To some, test cases might seem like a reasonable way to organize testing. A test case – expressed in a document as a set of specific steps to perform, with specific data to enter and specific output to observe – is like a little program or a subroutine in a larger program of testing. When all of the subroutines have been run and have returned the expected values, one could declare the testing program to have finished. In my observation, a tester who follows a test case strictly does not find many bugs, nor does the test case help with the really serious work of investigating, exploring, reproducing, and reporting a problem. Nonetheless, many testers find themselves being evaluated by the number of test cases they have performed in a day, rather than the value of the information that they’ve provided to the development team. Thinking of testing as a program to run, and evaluating testing by counting the number of transactions per unit time has an aura of plausibility, especially in cultures that revolve around programming.
Another answer for the longevity of outmoded measurements might be “inertia”. Things don’t shift from their path until they’re pushed. Cultures don’t change unless something happens that prompts them to change. Bad measurement has become embedded, stuck, in testing culture, and in my observation much of testing has become stagnant. Cultures stagnate when they don’t get new input from the world around them, or when they choose to ignore it until a crisis punctures the balloon.
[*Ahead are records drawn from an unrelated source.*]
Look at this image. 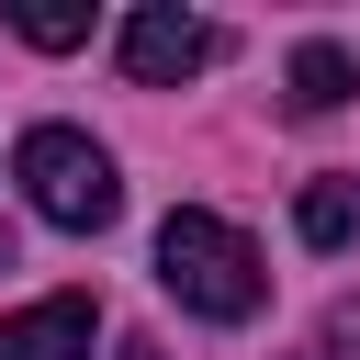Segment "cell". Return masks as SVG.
Returning <instances> with one entry per match:
<instances>
[{
    "instance_id": "6da1fadb",
    "label": "cell",
    "mask_w": 360,
    "mask_h": 360,
    "mask_svg": "<svg viewBox=\"0 0 360 360\" xmlns=\"http://www.w3.org/2000/svg\"><path fill=\"white\" fill-rule=\"evenodd\" d=\"M158 292H169V304H191V315H214V326H248V315L270 304V270H259L248 225H225V214L180 202V214L158 225Z\"/></svg>"
},
{
    "instance_id": "7a4b0ae2",
    "label": "cell",
    "mask_w": 360,
    "mask_h": 360,
    "mask_svg": "<svg viewBox=\"0 0 360 360\" xmlns=\"http://www.w3.org/2000/svg\"><path fill=\"white\" fill-rule=\"evenodd\" d=\"M11 180H22V202H34L56 236H101V225L124 214V180H112V158H101L79 124H34V135L11 146Z\"/></svg>"
},
{
    "instance_id": "3957f363",
    "label": "cell",
    "mask_w": 360,
    "mask_h": 360,
    "mask_svg": "<svg viewBox=\"0 0 360 360\" xmlns=\"http://www.w3.org/2000/svg\"><path fill=\"white\" fill-rule=\"evenodd\" d=\"M191 68H214V22L180 11V0H146V11L124 22V79H135V90H180Z\"/></svg>"
},
{
    "instance_id": "277c9868",
    "label": "cell",
    "mask_w": 360,
    "mask_h": 360,
    "mask_svg": "<svg viewBox=\"0 0 360 360\" xmlns=\"http://www.w3.org/2000/svg\"><path fill=\"white\" fill-rule=\"evenodd\" d=\"M101 338V304L90 292H45V304H11L0 315V360H90Z\"/></svg>"
},
{
    "instance_id": "5b68a950",
    "label": "cell",
    "mask_w": 360,
    "mask_h": 360,
    "mask_svg": "<svg viewBox=\"0 0 360 360\" xmlns=\"http://www.w3.org/2000/svg\"><path fill=\"white\" fill-rule=\"evenodd\" d=\"M349 90H360L349 45H292V112H338Z\"/></svg>"
},
{
    "instance_id": "8992f818",
    "label": "cell",
    "mask_w": 360,
    "mask_h": 360,
    "mask_svg": "<svg viewBox=\"0 0 360 360\" xmlns=\"http://www.w3.org/2000/svg\"><path fill=\"white\" fill-rule=\"evenodd\" d=\"M292 225H304V248H349L360 236V180H315L292 202Z\"/></svg>"
},
{
    "instance_id": "52a82bcc",
    "label": "cell",
    "mask_w": 360,
    "mask_h": 360,
    "mask_svg": "<svg viewBox=\"0 0 360 360\" xmlns=\"http://www.w3.org/2000/svg\"><path fill=\"white\" fill-rule=\"evenodd\" d=\"M11 34H22V45H45V56H68V45H90V11H79V0H22V11H11Z\"/></svg>"
},
{
    "instance_id": "ba28073f",
    "label": "cell",
    "mask_w": 360,
    "mask_h": 360,
    "mask_svg": "<svg viewBox=\"0 0 360 360\" xmlns=\"http://www.w3.org/2000/svg\"><path fill=\"white\" fill-rule=\"evenodd\" d=\"M112 360H169V349H158V338H124V349H112Z\"/></svg>"
}]
</instances>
Testing has to avoid becoming a stagnant monoculture, and that’s why I chose the theme of this year’s EuroSTAR to be “questioning testing”, which includes questioning where we’ve come from, where we are, and where we might go. Laurent Bossavit will examine how some of the myths about testing got started, and how they’ve survived for so long. Martin Pol will talk about the evolution of testing over his career, describing why testing culture had to change in the early days and why it has to continue changing. James Bach will deliver a tutorial on rapid test management – including how to evaluate the quality of testing effort without resorting to bogus numbers. Harry Collins, coming from a social science background, will give a keynote on the social and cultural issues that testers must consider. Ian Rowland will show us how easy it is to be fooled, and Fiona Charles will show how important it is to question everything around us – that is, our culture. And finally, Keith Klain will tell a story of how he and his team transformed his organization and its approach to testing, and continues to do so. Because it so perfectly fits our goals for this year’s EuroSTAR, I’d like to close by borrowing a refrain from Keith’s talk: Changing the culture is hard… but we’re going to do it anyway.